Mother’s Day Weekend

 Recently in the Mutts cartoon (features 2 dogs and acorn throwing squirrels) one character called out on a rainy day, “Rain, rain, go away come again some other day.”  His friend replies, “What if this is the ‘other day?’”

We’ve had a lot of “other” days this spring, including today.  This morning Sarah went with us to see Adam.  We waited for the creaky elevator, gave him his banana and we walked the length of the hall in this facility in the former De Paul Hospital on north Kingshighway.

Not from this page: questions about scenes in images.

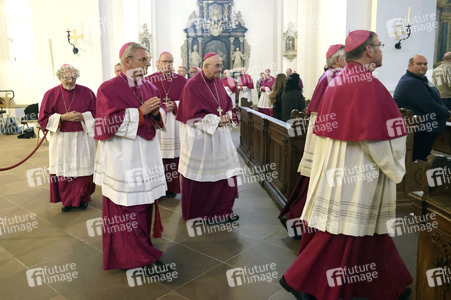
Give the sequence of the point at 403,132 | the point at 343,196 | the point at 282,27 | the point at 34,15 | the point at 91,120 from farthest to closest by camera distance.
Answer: the point at 282,27
the point at 34,15
the point at 91,120
the point at 343,196
the point at 403,132

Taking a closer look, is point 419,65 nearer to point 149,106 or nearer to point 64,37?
point 149,106

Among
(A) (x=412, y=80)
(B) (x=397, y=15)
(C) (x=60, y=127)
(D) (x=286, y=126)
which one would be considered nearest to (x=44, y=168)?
(C) (x=60, y=127)

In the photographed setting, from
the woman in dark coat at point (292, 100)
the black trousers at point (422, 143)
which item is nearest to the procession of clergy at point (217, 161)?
the woman in dark coat at point (292, 100)

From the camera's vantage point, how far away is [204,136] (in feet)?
15.1

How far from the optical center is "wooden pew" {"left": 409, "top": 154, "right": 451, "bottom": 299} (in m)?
2.10

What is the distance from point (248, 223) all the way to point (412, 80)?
113 inches

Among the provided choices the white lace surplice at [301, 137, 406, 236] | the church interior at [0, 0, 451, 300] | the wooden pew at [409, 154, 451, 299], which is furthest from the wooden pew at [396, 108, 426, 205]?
the wooden pew at [409, 154, 451, 299]

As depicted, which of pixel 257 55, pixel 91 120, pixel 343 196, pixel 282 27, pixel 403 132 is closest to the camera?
pixel 403 132

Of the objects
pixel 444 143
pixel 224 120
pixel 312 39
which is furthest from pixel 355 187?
pixel 312 39

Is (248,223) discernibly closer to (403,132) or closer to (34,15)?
(403,132)

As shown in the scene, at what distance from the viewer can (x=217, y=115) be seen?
462cm

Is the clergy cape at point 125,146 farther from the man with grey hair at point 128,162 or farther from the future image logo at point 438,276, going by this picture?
the future image logo at point 438,276

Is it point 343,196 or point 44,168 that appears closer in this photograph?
point 343,196

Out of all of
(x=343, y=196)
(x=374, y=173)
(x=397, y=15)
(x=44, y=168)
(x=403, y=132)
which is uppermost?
(x=397, y=15)
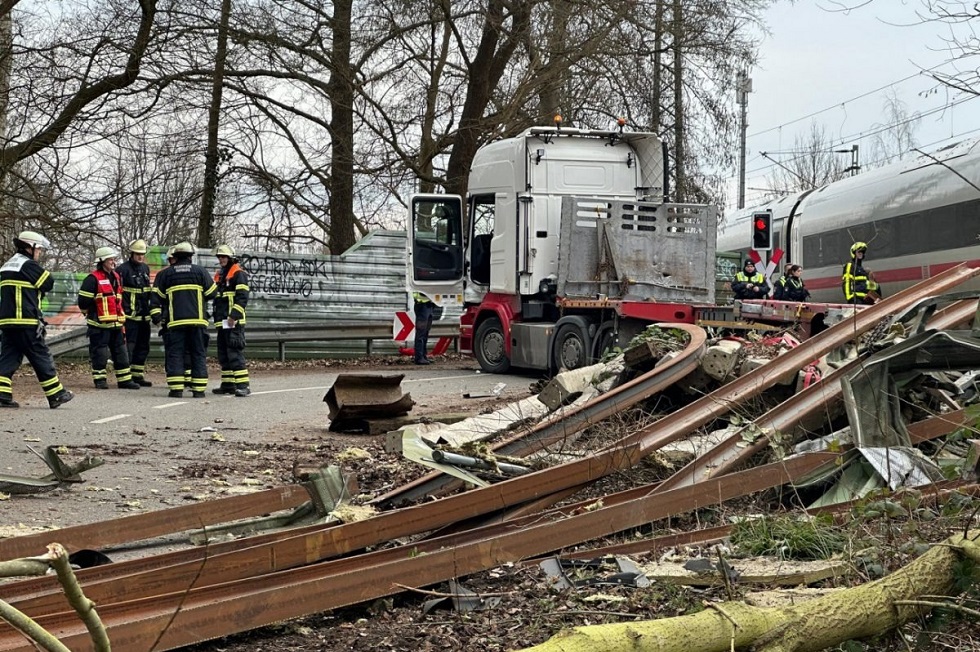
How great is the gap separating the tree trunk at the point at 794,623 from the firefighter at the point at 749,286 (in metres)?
13.4

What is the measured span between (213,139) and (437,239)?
6430 mm

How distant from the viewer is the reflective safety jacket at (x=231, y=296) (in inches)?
532

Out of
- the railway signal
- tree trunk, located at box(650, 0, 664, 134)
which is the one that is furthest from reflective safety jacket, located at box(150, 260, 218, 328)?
the railway signal

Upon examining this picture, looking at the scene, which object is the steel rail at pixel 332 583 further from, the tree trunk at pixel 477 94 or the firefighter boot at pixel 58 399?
the tree trunk at pixel 477 94

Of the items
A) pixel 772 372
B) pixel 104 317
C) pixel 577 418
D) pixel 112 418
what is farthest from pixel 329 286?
pixel 772 372

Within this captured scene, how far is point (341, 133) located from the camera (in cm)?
2100

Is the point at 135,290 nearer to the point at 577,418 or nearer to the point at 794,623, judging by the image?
the point at 577,418

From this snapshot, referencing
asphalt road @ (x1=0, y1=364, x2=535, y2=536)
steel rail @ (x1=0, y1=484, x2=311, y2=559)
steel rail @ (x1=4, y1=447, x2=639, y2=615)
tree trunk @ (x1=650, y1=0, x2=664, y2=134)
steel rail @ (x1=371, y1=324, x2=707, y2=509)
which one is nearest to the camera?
steel rail @ (x1=4, y1=447, x2=639, y2=615)

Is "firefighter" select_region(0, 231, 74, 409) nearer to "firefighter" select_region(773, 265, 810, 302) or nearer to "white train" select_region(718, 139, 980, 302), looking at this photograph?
"white train" select_region(718, 139, 980, 302)

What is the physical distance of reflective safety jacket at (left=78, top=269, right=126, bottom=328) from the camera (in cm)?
1393

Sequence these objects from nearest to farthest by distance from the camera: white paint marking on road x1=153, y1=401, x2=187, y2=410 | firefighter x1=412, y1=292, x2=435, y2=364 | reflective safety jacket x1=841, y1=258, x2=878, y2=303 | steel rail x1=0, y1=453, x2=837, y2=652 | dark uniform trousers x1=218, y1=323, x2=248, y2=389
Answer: steel rail x1=0, y1=453, x2=837, y2=652, white paint marking on road x1=153, y1=401, x2=187, y2=410, dark uniform trousers x1=218, y1=323, x2=248, y2=389, reflective safety jacket x1=841, y1=258, x2=878, y2=303, firefighter x1=412, y1=292, x2=435, y2=364

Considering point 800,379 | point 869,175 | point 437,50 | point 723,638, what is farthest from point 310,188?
point 723,638

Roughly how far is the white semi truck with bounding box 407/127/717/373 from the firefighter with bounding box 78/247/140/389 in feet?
15.2

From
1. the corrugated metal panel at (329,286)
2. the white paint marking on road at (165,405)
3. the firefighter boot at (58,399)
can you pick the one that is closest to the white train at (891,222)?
the corrugated metal panel at (329,286)
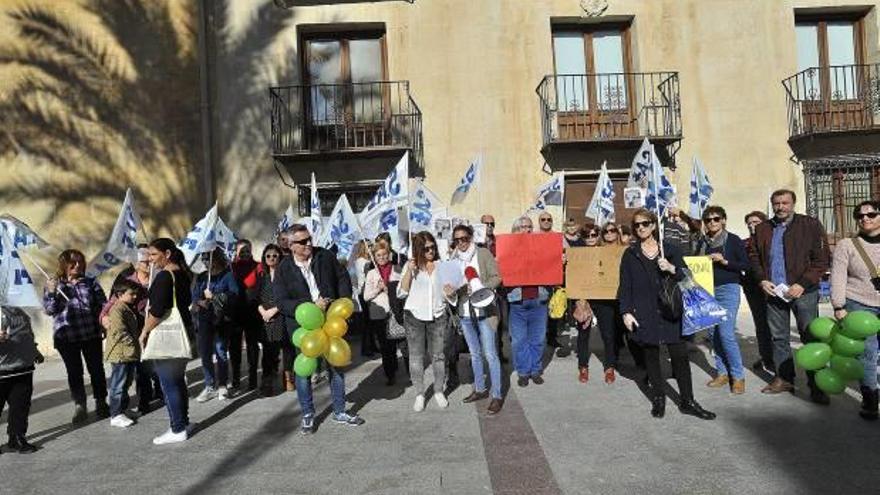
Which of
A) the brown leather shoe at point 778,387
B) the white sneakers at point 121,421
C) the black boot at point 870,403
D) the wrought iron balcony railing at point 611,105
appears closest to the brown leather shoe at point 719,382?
the brown leather shoe at point 778,387

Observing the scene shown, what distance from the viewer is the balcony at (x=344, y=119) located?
12383 millimetres

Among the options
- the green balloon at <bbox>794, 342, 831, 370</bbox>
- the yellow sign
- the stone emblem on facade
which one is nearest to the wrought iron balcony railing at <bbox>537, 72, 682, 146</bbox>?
the stone emblem on facade

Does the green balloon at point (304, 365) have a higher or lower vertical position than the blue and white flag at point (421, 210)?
lower

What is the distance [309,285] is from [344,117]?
730cm

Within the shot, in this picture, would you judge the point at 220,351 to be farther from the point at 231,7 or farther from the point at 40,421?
the point at 231,7

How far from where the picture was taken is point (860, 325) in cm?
501

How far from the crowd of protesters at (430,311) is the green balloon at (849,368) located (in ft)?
0.58

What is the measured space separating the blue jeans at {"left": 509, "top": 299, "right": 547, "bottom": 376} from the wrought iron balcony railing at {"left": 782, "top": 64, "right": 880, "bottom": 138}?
330 inches

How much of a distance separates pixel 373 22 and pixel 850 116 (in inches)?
368

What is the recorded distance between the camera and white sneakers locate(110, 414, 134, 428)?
6195mm

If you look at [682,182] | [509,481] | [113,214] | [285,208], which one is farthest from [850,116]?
[113,214]

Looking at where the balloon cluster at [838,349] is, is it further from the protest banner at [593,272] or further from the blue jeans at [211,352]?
the blue jeans at [211,352]

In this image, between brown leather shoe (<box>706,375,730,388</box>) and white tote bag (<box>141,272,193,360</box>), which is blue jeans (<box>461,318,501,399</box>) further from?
white tote bag (<box>141,272,193,360</box>)

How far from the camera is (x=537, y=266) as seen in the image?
708 centimetres
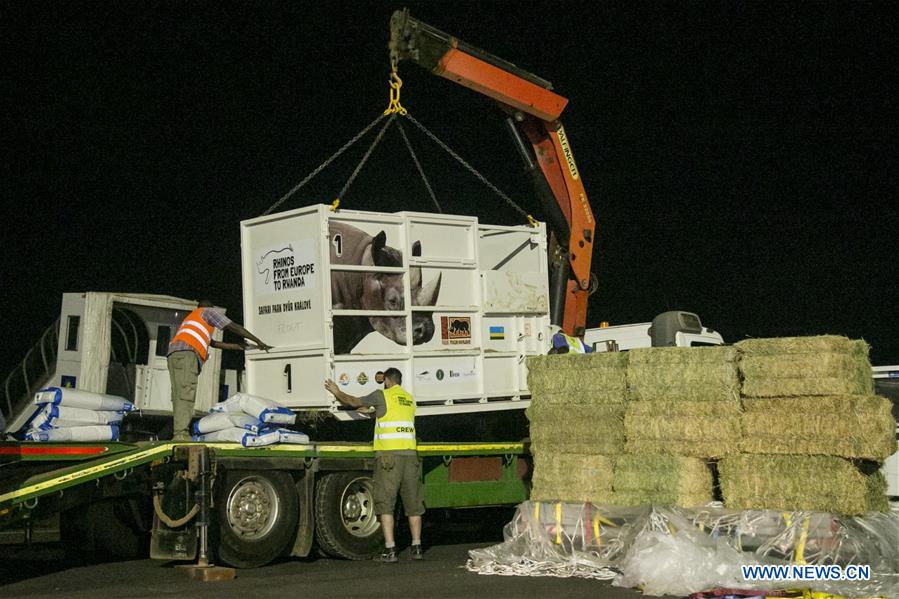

I’ve been writing a poem for Mother’s Day and searched for a fitting Bible passage.  I ended up with Prov. 31: 26-29.   The following is my slightly amended version.

She speaks with wisdom,

 Instruction is tender on her tongue.

She keeps a close eye on her family,

Never eating her bread idly.

Her children and husband

Sing her praises, saying,

“Many women have done noble deeds,

But you, them all accedes.”

Tomorrow is Good Shepherd Sunday.  In the Epistle, Rev. 7:9-17, we will hear of the multitude beyond number gathered before the throne and the Lamb, who also is the guiding shepherd. This great throng are waving palm branches.  Palm branches recalls Palm Sunday when the crowd welcomed Jesus, the new King David, into the capital city of Jerusalem.  In the Near East Palm branches are abundant and were used as decorations in Solomon’s temple.  The righteous “will flourish like the palm trees.” (Ps. 92:12) In Song of Songs, Solomon says, “Young woman, your figure is like a palm tree, and your breasts are like its clusters.”  (I guess you could use that quote for Mother’s Day).

Mostly though Palm trees are associated with the Tree of Life (Rev. 22) and victory.  In Revelation it’s the victory of Christ that is celebrated.